• _What to produce_
Only those lines running from the start of the listing below through the line that holds "Volante con calefacción de arranque remoto" are to be written out, exactly and in full.

☆ ☆ ☆

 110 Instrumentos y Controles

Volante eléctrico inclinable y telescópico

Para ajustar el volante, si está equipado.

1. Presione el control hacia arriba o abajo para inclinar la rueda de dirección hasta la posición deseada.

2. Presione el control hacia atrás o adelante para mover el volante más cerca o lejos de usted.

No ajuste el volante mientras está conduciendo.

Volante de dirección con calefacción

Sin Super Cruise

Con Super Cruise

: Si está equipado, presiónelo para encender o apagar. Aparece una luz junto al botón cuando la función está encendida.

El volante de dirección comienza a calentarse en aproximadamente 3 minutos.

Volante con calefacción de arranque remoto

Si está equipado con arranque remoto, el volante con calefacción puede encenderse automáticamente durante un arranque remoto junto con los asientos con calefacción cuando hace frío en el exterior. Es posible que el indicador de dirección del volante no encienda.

☆ ☆ ☆

• _Solution to the exercise_
 110 Instrumentos y Controles

Volante eléctrico inclinable y telescópico

Para ajustar el volante, si está equipado.

1. Presione el control hacia arriba o abajo para inclinar la rueda de dirección hasta la posición deseada.

2. Presione el control hacia atrás o adelante para mover el volante más cerca o lejos de usted.

No ajuste el volante mientras está conduciendo.

Volante de dirección con calefacción

Sin Super Cruise

Con Super Cruise

: Si está equipado, presiónelo para encender o apagar. Aparece una luz junto al botón cuando la función está encendida.

El volante de dirección comienza a calentarse en aproximadamente 3 minutos.

Volante con calefacción de arranque remoto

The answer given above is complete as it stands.